Parmi les projets annoncés, un a retenu toute mon attention – et je gage que beaucoup de mes homologues, directrices et directeurs de grandes écoles, présidentes et présidents d’universités, l’auront également remarqué - : la création « d’une université de la transformation publique […] pour former des cadres ». Mais, cher État que j’aime tant, comment te dire ? L’objet n’existe-t-il pas déjà ? Les grandes écoles ne sont-elles pas là précisément pour former les cadres de demain, adaptés au monde de demain ?

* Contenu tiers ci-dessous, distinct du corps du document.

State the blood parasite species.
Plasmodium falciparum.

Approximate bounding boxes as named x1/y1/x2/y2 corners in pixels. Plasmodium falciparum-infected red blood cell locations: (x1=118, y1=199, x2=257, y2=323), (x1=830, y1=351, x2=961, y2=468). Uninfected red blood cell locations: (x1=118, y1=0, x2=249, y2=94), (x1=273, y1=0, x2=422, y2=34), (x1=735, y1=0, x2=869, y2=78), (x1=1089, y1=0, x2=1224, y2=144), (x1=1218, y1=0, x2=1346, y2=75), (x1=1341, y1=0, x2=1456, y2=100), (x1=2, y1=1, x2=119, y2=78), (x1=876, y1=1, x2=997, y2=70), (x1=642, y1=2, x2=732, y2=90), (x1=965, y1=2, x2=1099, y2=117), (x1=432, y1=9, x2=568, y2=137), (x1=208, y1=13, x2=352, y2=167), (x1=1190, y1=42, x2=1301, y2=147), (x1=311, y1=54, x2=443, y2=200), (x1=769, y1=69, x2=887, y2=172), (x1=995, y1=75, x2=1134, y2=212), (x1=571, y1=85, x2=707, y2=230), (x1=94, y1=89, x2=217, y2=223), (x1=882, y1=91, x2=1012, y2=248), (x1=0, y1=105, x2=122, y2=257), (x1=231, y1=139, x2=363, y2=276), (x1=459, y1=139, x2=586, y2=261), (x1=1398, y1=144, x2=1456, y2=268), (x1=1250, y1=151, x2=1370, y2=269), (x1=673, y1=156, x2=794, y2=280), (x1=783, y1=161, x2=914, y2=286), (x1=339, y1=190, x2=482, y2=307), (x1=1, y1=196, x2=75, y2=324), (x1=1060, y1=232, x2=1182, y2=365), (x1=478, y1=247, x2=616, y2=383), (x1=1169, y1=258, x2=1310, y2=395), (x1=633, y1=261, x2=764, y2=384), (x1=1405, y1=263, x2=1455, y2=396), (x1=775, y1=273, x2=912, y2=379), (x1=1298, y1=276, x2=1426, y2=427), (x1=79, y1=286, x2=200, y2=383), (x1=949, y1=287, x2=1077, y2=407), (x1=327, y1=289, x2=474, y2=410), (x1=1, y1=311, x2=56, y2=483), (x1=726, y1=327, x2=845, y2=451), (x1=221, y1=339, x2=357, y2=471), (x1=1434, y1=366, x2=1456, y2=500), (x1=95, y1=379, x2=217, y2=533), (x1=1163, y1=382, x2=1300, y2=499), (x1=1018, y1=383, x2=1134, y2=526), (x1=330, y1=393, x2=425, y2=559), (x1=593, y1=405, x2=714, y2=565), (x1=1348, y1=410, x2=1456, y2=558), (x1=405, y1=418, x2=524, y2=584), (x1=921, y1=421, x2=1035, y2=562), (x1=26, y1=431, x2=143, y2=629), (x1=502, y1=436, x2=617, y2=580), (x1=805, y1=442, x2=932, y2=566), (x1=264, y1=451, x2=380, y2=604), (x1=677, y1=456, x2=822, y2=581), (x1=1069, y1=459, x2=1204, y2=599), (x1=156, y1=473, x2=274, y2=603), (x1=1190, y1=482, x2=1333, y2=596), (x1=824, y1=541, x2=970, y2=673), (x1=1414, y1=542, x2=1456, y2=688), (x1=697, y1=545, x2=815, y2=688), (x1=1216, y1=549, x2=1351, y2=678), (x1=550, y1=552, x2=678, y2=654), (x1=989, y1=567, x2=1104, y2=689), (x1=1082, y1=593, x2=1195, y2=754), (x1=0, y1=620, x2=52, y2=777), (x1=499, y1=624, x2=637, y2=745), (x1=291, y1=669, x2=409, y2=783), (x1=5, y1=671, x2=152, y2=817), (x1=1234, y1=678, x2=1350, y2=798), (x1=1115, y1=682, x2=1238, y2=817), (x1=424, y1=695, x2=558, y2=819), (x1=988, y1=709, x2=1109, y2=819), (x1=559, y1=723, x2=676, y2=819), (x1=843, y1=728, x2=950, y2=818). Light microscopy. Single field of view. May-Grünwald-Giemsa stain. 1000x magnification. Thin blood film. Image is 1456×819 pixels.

Pour ne prendre qu’un exemple (au hasard) : l’Enssib. Elle forme les cadres des bibliothèques de l’État et de la ville de Paris[4], et ne cesse, depuis sa création, d’adapter ses formations aux évolutions, de plus en plus rapides et profondes, des métiers des bibliothèques. La dématérialisation des contenus, le web de données, le big data, la science ouverte, la pratique des outils et des ressources numériques, mais aussi l’égalité d’accès à ces ressources, la formation et l’accompagnement des usagers à leur utilisation éclairée, tout cela est le pain quotidien de nos enseignants et de nos élèves. L’université de la transformation publique existe déjà, c’est un réseau de compétences réparti sur tout le territoire. Celles et ceux qui l’animent doivent relever chaque jour le défi de cette transformation, condition même de leur survie. 

Yves Alix

 

[1] https://www.lagazettedescommunes.com/575195/le-rapport-cap-2022-a-telecharger/ 

[2] Benoît Floc’h, Le Monde, 29 octobre 2018 : https://www.lemonde.fr/politique/article/2018/10/29/reforme-de-l-etat-une-feuille-de-route-pour-chaque-ministere_5376158_823448.html 

[3] http://www.vie-publique.fr/th/acces-thematique/reforme-etat.html

[4] L’Inet, qui forme les conservateurs territoriaux, est dans la même situation, et a transformé ses formations avec la même vigueur.